Another chimes in with an oft-repeated phrase alluding to reprisals by the Taliban for talking to coalition troops.
“When you guys come here, you cause a lot of problems after you leave,” he said.
First Lt. Michael Finch tells the men he wants to help, but that he needs their assistance in getting rid of the Taliban that threaten the villagers.
“If I help you, I will no longer have a head,” the shopkeeper said.
North of Tangi in eastern Nerkh district, another company from the 173rd Airborne Brigade, 1st Battalion, 503rd Infantry Regiment is having similar issues. Soldiers there have good relations with the villages within a few miles of their small combat outpost, but in the western part of the district, with an estimated 30,000 residents, insurgents have more or less free rein. Capt. Kirby Jones admits that with just one company for a vast, mountainous area, he simply doesn’t have the forces to do more than the occasional incursion into that area.
Without an additional company, or about 150 soldiers, he’ll have to just focus on the villages in the immediate vicinity of his combat outpost.
“I think the furthest reaches of western Nerkh, not much is going to change [on this deployment],” he said.
One of the most persistent complaints is that promised projects are never realized. At a meeting late February at Forward Operating Base Airborne in Maidan Shahr, Wardak province’s capital, attended by about 60 provincial elders, the mood was tense.
“I am unhappy with you,” one elder from the Tangi Valley said, addressing American commanders. “You guys made us untrustworthy in the eyes of our people. We always talk to you about development in the Tangi, but nothing is happening.”
Reaching out to villagers in the Tangi Valley, south of Nerkh in Sayyidabad district, is backbreaking work. The main roads are riddled with bombs, the flat farmlands with booby traps. So soldiers weighed down with heavy body armor and packs follow the steep ridge lines on either side of the valley, trudging miles over loose rock, up and down mountains, to find the safest path to the collections of mud-brick compounds that dot the district.
With one company operating out of a small combat outpost, the soldiers of the 173rd are left to shuffle one platoon around the valley to do combat patrols, where the terrain and extreme danger of driving severely limits their reach. When the soldiers pass through a village, the Taliban is often right there behind them to threaten locals.
First Lt. Luke Giese said it would take another company of soldiers to secure the valley and convince locals that the Americans are dedicated to their safety.
“They know in nine months we’re not going to be here,” he said. “They know the Taliban isn’t going anywhere.”
Villagers have been slow to trust the Americans, who say their sporadic presence is countered by Taliban members spreading anti-American propaganda or resorting to outright threats against anyone thinking of working with the United States.
The Taliban’s tactics appear to be working.
A long-planned farmers’ shura, or meeting, held Saturday at the Afghan army compound next to Combat Outpost Tangi ended a dismal failure (the day of the previous planned shura for the area, two rockets were fired at the base). Two Afghan officials from the Ministry of Agriculture backed out at the last minute, citing fear for their safety, leaving no Afghans to preside over the meeting.

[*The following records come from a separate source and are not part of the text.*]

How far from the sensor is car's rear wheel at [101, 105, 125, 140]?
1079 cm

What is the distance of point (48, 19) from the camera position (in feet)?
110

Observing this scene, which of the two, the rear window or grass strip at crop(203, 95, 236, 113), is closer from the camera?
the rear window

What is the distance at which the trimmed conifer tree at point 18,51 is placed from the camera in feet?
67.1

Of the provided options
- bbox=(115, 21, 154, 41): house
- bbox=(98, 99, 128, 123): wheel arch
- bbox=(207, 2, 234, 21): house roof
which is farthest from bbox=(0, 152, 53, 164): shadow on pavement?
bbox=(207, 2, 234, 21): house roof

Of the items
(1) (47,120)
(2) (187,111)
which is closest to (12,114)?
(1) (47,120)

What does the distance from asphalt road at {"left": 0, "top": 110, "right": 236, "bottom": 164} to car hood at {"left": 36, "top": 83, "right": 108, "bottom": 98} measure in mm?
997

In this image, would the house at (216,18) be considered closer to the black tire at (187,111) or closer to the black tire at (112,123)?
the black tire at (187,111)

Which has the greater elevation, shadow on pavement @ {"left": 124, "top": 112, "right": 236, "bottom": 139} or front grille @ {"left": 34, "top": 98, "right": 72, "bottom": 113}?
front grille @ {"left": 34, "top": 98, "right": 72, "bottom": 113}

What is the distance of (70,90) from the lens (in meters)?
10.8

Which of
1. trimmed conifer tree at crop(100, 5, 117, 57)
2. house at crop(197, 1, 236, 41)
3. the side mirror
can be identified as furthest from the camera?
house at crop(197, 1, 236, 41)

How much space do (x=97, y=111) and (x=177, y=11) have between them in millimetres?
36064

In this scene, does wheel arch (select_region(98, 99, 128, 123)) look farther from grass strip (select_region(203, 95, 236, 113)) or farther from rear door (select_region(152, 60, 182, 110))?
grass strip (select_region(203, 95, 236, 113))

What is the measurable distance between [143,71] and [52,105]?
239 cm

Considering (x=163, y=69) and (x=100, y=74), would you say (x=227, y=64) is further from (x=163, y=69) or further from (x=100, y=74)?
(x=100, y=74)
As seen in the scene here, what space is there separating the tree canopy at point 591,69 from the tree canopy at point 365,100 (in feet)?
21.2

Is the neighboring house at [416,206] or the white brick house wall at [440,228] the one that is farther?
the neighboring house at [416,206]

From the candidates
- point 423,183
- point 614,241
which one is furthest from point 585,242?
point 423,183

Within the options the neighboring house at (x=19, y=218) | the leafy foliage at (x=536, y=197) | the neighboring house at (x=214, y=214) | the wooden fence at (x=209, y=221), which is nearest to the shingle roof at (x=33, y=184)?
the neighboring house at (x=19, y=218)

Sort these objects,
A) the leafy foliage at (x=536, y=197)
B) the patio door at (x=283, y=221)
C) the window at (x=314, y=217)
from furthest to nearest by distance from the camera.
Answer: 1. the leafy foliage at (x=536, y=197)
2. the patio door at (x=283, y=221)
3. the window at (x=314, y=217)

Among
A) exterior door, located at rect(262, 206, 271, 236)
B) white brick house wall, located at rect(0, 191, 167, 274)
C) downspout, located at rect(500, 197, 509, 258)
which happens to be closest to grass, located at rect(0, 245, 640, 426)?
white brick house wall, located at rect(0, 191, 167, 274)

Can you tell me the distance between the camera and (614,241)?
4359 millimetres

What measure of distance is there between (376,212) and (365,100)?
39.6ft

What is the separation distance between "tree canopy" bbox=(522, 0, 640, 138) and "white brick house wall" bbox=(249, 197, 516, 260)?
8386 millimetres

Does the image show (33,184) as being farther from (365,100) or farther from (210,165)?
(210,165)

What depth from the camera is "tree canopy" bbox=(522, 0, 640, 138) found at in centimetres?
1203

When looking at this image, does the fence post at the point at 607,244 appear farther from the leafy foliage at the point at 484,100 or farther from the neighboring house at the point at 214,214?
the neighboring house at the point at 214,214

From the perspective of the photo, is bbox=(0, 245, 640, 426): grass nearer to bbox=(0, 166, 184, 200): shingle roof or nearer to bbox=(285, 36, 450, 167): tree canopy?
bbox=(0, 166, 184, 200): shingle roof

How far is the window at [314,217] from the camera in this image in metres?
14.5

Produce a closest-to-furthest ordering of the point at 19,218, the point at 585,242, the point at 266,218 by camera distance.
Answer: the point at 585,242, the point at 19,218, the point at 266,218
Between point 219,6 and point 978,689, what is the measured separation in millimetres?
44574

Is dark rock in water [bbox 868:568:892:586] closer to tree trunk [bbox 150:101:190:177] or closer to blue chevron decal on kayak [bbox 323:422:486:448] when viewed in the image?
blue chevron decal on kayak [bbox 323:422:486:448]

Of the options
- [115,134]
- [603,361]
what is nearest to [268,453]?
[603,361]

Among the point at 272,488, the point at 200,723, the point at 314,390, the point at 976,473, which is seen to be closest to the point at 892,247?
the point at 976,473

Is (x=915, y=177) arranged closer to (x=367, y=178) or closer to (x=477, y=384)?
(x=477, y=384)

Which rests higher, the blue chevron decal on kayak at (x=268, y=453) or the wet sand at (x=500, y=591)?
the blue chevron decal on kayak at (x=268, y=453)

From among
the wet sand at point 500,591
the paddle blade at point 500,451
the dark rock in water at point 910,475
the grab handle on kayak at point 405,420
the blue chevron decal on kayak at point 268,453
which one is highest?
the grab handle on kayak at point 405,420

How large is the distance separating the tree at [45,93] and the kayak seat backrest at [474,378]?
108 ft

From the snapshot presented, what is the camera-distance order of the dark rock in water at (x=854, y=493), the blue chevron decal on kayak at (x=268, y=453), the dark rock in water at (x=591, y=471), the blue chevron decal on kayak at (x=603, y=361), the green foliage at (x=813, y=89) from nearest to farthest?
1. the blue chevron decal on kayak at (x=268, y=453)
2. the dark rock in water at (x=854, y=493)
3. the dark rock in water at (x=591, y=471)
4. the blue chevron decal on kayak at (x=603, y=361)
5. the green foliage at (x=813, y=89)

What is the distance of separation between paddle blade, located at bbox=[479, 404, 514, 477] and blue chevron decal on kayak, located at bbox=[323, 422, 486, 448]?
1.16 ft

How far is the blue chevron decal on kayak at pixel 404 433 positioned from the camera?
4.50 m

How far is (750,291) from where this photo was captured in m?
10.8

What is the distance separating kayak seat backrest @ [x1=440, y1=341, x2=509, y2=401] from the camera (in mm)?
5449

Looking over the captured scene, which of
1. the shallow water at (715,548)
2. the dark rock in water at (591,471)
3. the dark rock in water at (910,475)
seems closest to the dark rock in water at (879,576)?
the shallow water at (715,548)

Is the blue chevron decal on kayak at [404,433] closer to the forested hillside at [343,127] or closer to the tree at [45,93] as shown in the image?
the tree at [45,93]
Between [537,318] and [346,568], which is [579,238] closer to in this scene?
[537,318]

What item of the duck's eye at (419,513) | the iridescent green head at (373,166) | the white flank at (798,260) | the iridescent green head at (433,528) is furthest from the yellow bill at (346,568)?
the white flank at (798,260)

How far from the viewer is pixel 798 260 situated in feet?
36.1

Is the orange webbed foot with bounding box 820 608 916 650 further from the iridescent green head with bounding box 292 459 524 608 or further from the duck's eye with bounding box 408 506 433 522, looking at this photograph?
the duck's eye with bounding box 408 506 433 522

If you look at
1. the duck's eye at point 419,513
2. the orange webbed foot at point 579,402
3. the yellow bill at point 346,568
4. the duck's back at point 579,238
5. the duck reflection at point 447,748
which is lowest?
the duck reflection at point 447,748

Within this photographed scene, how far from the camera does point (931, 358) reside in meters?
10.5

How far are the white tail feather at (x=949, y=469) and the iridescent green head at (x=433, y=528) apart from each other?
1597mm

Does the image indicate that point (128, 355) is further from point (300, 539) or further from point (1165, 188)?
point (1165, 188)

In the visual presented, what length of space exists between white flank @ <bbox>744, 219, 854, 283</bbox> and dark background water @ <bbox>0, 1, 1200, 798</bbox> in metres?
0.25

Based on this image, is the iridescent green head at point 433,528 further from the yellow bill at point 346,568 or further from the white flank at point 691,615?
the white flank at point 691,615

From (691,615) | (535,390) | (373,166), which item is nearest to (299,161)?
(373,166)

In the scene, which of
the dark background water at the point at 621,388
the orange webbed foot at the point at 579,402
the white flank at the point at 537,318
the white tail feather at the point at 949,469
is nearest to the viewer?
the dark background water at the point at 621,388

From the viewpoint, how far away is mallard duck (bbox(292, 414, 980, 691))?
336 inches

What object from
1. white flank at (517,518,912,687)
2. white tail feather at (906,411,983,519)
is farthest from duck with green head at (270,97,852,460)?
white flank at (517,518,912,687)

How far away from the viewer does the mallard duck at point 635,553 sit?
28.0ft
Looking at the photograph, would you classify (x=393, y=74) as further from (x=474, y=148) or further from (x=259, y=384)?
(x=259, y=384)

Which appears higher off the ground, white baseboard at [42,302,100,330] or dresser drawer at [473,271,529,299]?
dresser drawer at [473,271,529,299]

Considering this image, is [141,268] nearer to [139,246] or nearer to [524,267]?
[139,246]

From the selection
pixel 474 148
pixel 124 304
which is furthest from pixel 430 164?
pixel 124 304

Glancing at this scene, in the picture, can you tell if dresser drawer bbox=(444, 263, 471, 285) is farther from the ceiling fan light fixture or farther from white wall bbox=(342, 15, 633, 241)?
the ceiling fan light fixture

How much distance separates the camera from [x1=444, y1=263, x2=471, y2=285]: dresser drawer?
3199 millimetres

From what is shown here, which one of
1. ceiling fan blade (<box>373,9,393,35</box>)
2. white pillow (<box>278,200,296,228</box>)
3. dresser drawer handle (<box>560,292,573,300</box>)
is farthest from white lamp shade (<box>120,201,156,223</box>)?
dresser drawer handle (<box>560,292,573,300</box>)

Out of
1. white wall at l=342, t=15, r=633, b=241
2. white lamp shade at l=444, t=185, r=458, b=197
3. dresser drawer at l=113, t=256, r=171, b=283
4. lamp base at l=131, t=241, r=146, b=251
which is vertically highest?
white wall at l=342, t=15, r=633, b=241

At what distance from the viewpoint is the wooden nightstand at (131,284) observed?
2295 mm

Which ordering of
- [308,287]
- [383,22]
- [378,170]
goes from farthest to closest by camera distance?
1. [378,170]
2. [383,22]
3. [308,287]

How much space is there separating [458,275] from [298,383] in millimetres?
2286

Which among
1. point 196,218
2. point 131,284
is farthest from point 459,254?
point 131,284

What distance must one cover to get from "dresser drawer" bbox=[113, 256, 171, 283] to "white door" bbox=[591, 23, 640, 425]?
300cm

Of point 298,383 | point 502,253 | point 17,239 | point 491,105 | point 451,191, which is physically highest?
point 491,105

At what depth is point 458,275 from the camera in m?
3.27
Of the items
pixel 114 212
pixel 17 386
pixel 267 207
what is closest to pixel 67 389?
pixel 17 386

It was just as well: Not a single farmer showed, leaving a handful of American soldiers and a lone U.S. Department of Agriculture representative, sitting on otherwise empty benches in a stiff breeze, with folding tables full of unopened water bottles and unmade tea.
For some soldiers, the frustration is building as they see their toil coming to naught.
“These people don’t want our help,” one specialist said during a recent patrol in the Tangi Valley. “They just want us out of their [expletive] country.”